Whichever use case is to be executed, I recommend executing the step-by-step instructions below in a virtual environment. A virtual environment is a tool used to separate the dependencies of different projects by creating individual environments for each. Simply put, virtual environments protect the user from library conflicts since different projects will require different library versions or even none of the libraries a current project is using at all and vice versa.

To create a virtual environment, the module virtualenv can be used. virtualenv creates a separate folder with all the required executables for Python projects.

Install the virtualenv package

To install virtualenv, make sure pip is intalled in your device.

Install virtualenv with pip:

pip install virtualenv

Create the virtual environment

To create a virtual environment, a name must be declared. For this project, we can use the name text_summarizer:

virtualenv text_summarizer

Activate the virtual environment

The virtual environment can be activated using the commands:

Mac OS/ Linux

source text_summarizer/bin/activate

Windows

text_summarizer\Scripts\activate

Upon activation, you should see the virtual environment name in parenthesis in the terminal i.e. (text_summarizer).

Deactivate the virtual environment

To deactivate the virtual environment and use your original Python environment, simply:

deactivate

For a more complete explanation, check the the virtualenv documentation.

divider

💿 Install Requirements

After activating your virtual environment, clone the repository into it:

git clone https://github.com/gersongerardcruz/extractive_and_abstractive_text_summarization.git

Then, move into the directory of the repository:

cd extractive_and_abstractive_text_summarization

Then, install the necessary requirements:

pip install -r requirements.txt

This command will install all dependencies needed for this project into your virtual environment.

Note: Please use the 64-bit version of Python, as some packages have dropped support for the 32-bit version

divider

Text Summarization on .csv files

The repository contains two raw data files: one of the complete 100 texts in top100.csv and another of the first five scientific texts in top5.csv.

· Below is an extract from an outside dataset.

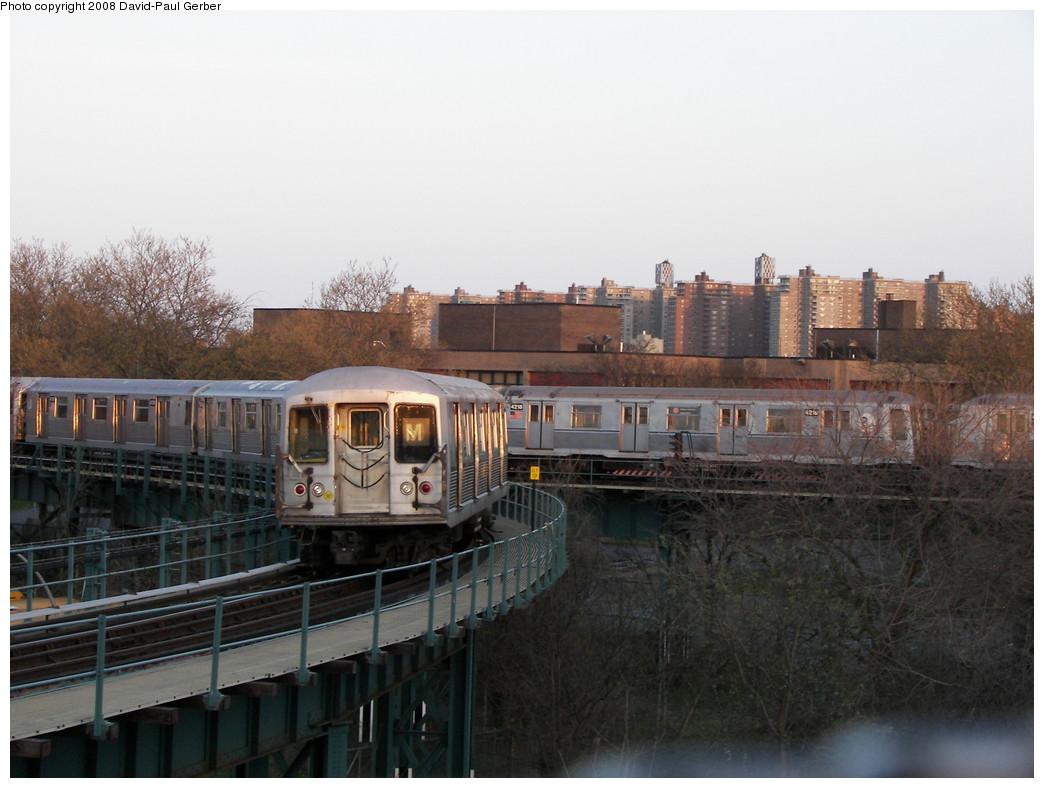 (237k, 1044x788)<br><b>Country:</b> United States<br><b>City:</b> New York<br><b>System:</b> New York City Transit<br><b>Line:</b> BMT West End Line<br><b>Location:</b> Bay 50th Street <br><b>Route:</b> M Layup<br><b>Car:</b> R-42 (St. Louis, 1969-1970)   <br><b>Photo by:</b> David-Paul Gerber<br><b>Date:</b> 4/22/2008<br><b>Notes:</b> With R40 4218<br><b>Viewed (this week/total):</b> 0 / 2471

The top5.csv file is meant to be a test file for you to experience how the summarization works.

Cleaning and Processing the Data

The first step in summarization is processing the data. To process the data, execute the src/data/make_dataset.py and output the resulting data into the processed/ folder. The make_dataset.py requires two arguments: input file path and output file path as shown in the code block below:

py src/data/make_dataset.py data/raw/top5.csv data/processed/top5_cleaned.csv

Note: Change py to whichever python call you are using, e.g. python src or python3 src

Performing Text Summarization

After processing the raw data, text summarization can be performed by executing the src/models/summarize.py which performs text summarization on a .csv file of the prescribed format. The summarize.py also requires the arguments: input file path and output file path.

py src/models/summarize.py data/processed/top5_cleaned.csv results.csv

This command will perform text summarization on the cleaned csv file and outputs a summarized version in the results.csv file.

Note: Downloading the transformer models may take a while depending on your internet connection.

divider

Text Summarization via Streamlit

The deployment file is found in src/deployment/deploy.py. To run this file using streamlit, simply run the command:

streamlit run src/deployment/deploy.py

This will redirect you to a new tab containing the locally hosted summarizer via streamlit as shown below:

streamlit_deploy

Simply fill-out the fields with the abstract, full text, and conclusion of the texts in the cleaned .csv file, and click Summarize. This will run the text summarization found in deploy.py and return the summarized version of the text below as shown in the screenshot below:

streamlit_summarize

streamlit_results

To deploy the app, simply follow the instructions found in the streamlit deployment documentation

divider

🔖 References

All references used in this project have been hyperlinked within this documentation already. Please refer to them when necessary.